Food Hero Tuesday: TFT Japan Food Team!

Note from the Editor: Every Tuesday, TFT HK will bring you a post or article from/about one of our local or global food heroes. These are people who inspire us, and whose visions align with the values that TFT espouses and promotes. This week's post is from a member of the Table for Two Japan Food Team, dietician Shoko Ohno, who comments upon an article that addresses current trends in global obesity and food imbalance. TFT Japan Food Team, we at TFT HK salute you!

"Thoughts on 'The Weight of Nations' article"
Author: Shoko Ohno, Certified Dietitian, TFT Food Team
Editor: Shoko Iijima, TFT Food Team
Original Texts (in Japanese):

Throughout my many years as a dietitian, I’ve always believed that the “obesity problem” must not be painted as an issue of individual choice.

I believe we must, first and foremost, learn to treat people of every size with kindness and compassion. Recently, I found an article from the United States, which cited the fact that one in three Americans suffers from obesity, and that there is a human rights group for overweight people. This group is called the National Association to Advance Fat Acceptance (NAAFA). I agree that the “sizists,” those who discriminate against overweight people, should not be tolerated. We cannot stand by and accept such behavior.

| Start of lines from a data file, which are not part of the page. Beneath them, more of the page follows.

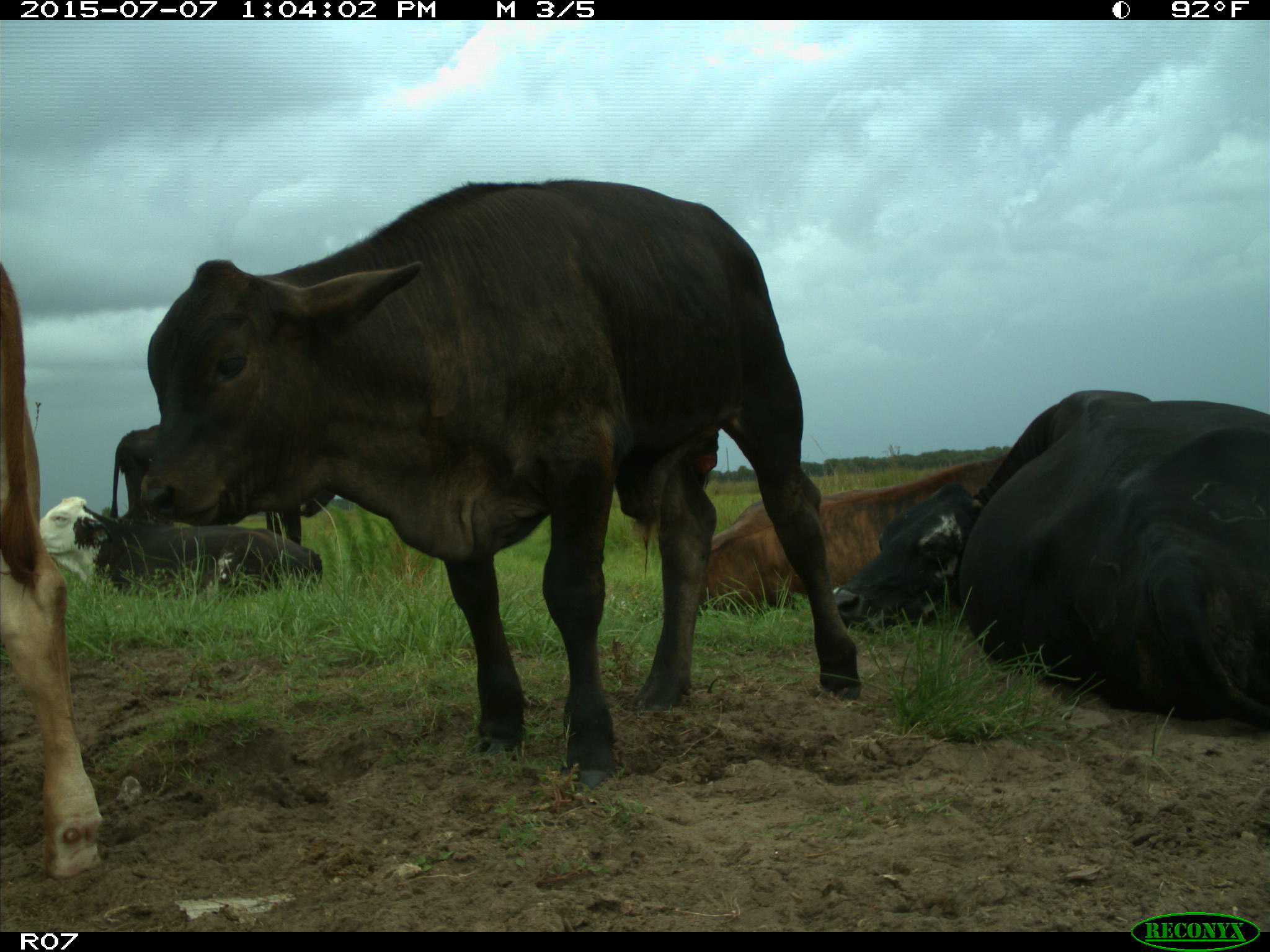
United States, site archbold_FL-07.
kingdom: Animalia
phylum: Chordata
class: Mammalia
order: Artiodactyla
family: Bovidae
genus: Bos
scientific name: Bos taurus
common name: domestic cow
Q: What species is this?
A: Bos taurus (domestic cow).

With that being said, in my professional opinion, global obesity must be attacked on both medical and societal fronts. Societal causes of obesity are countless and multifold, and include the global population’s shift toward a lack of exercise and general bodily movement (due to changes in professional and personal life, in which physical movement is no longer “necessary”), poor nutrition due to a lack of education, and food marketing that promotes unhealthy eating and overeating. There is a very interesting report by the London School of Hygiene and Tropical Medicine that comments upon this trend toward a high prevalence of overweight and obese people:

While the average body mass globally was 62kg, North America, which has the highest body mass of any continent, has an average body mass of 80.7kg. North America has only 6% of the world’s population but 34% of the world’s biomass mass due to obesity. In contrast Asia has 61% of the world’s population but only 13% of the world’s biomass due to obesity.
If all countries had the same average BMI as the USA the total human biomass would increase by 58 million tonnes - this is the equivalent of an additional 935 million people of world average body mass.
Professor Ian Roberts, who led the research at LSHTM, said, “Everyone accepts that population growth threatens global environmental sustainability -- our study shows that population fatness is also a major threat. Unless we tackle both population and fatness -- our chances are slim."

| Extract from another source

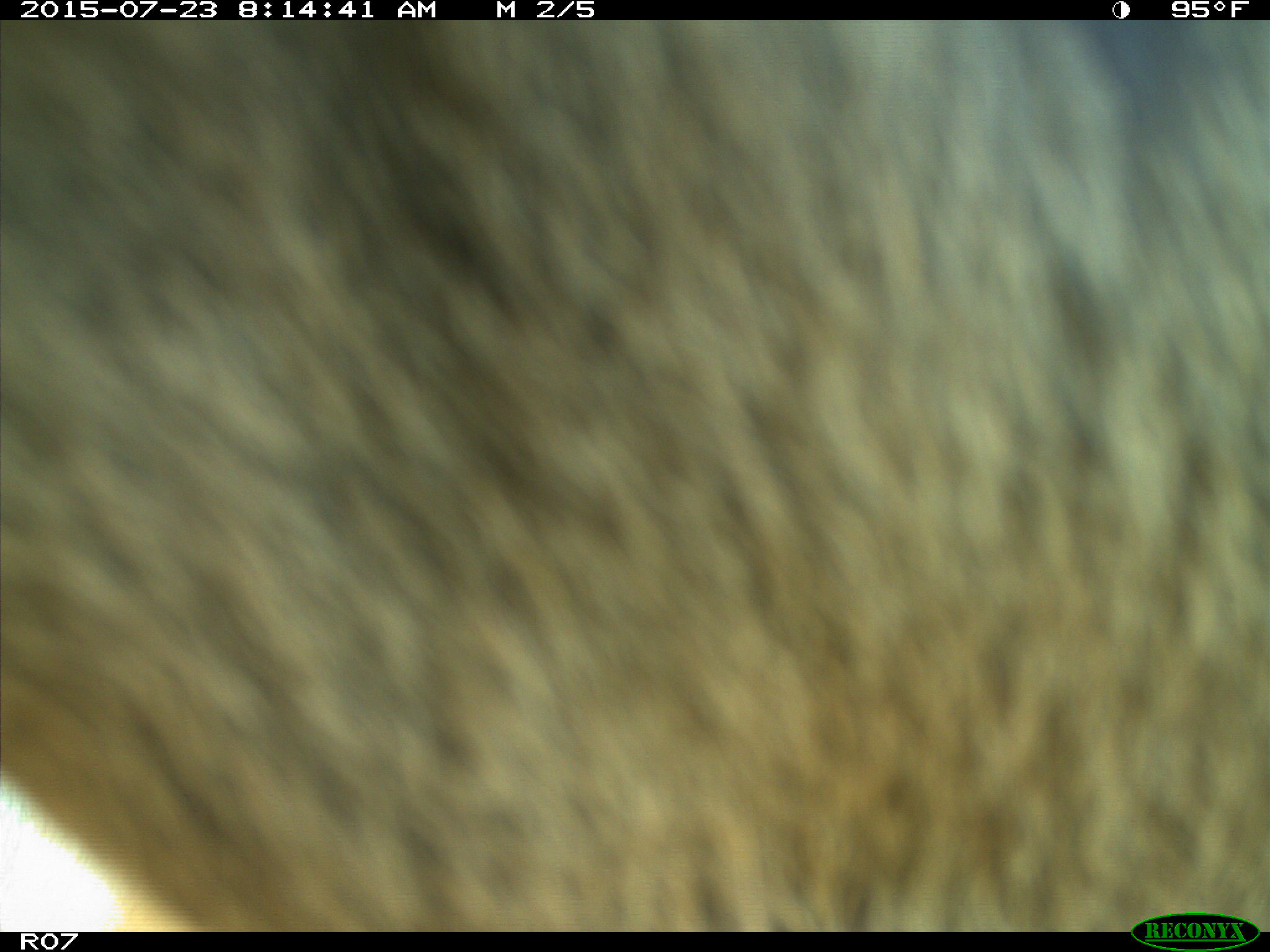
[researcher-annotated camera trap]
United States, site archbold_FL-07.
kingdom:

I do not want to think that every place on the earth will suffer from obesity in the future. We can and should change the trend now. We have no time to waste - the situation is getting worse faster than we, or at least I, had previously imagined. According to World Disasters Report, several years ago, the amount of people who suffered from obesity and hunger was equal: 1 billion and 1 billion, respectively. These numbers are now said to be 1.5 billion vs. 0.9 billion. We must work together to create change, and to work toward a world in which food is distributed equally, and no one is over- or underfed.